The whole point of the Network is not to have data need to be stored to disk, right? Also, due to the cost of transmitting data throughout the Network, using the least amount of GETs is encouraged, correct?
So my thought is, where is this data stored when it’s being operated on?
###The simple answer is RAM.
But how much RAM can be consumed by that data, and how long can data persist in one machine?
The first question has to take into account the Launcher and the App itself along with the data that it’s acting on. The second is a bit more vague, because it must facilitate multiple use cases.
There I’m mainly concerned with the point of view that I don’t want every press of the “back button” to require a re-download of the data concerned. Should every rewind of a video necessitate re-downloading the frames? How far in advance should it be buffered? You can extrapolate this as you will - however, this is not a concern when using the Network as a dropbox replacement, but rather an app-centric environment.
###Launcher RAM cap
If this is indeed - as I see it - an issue, there may be the ability for the Launcher to institute a RAM cap. Now that may be per-app or globally, but I would envision something of the sort acting similarly to caching in nodes.
Speaking of which, caching does do this by default. Well, it kinda does it. While it is seen as a way to reverse the “reddit hug of death” paradigm, in this scenario it (presumably) significantly reduces download time for recently accessed files.
However, this does not do away with the need to re-download files that - while they may be most recently accessed - are no longer being acted upon by the app. This still add (perhaps unnecessarily) to the amount of GET requests on the Network.

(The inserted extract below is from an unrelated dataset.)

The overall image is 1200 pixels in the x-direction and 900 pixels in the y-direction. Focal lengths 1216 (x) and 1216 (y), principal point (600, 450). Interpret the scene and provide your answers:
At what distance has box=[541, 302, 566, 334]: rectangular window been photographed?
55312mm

Every app will have different needs for file retrieval and re-retrieval. This may just be left to the whim of the developers for them to ensure a reasonably efficient program.
While this may seem bad as there is no strict control by the user, this does incentivize similar apps to be competitive in their respective footprint size in a balance with their efficiency.
As a last note, there may be a maidsafe “swap” or “.tmp” rationale that is implemented to save data directly to disk for the duration of the App - or longer. This would need to be controlled - most likely via Launcher - to be kept within an acceptable, user-defined limit.
While this may not be a problem for a casual user, or even for a heavy user in the early stages of the Network, I do forsee that RAM usage by the Network and its Apps will be or become significant if not taken into appropriate consideration in an App-centric environment. There are several ways to mitigate this that are not - in themselves - mutually exclusive.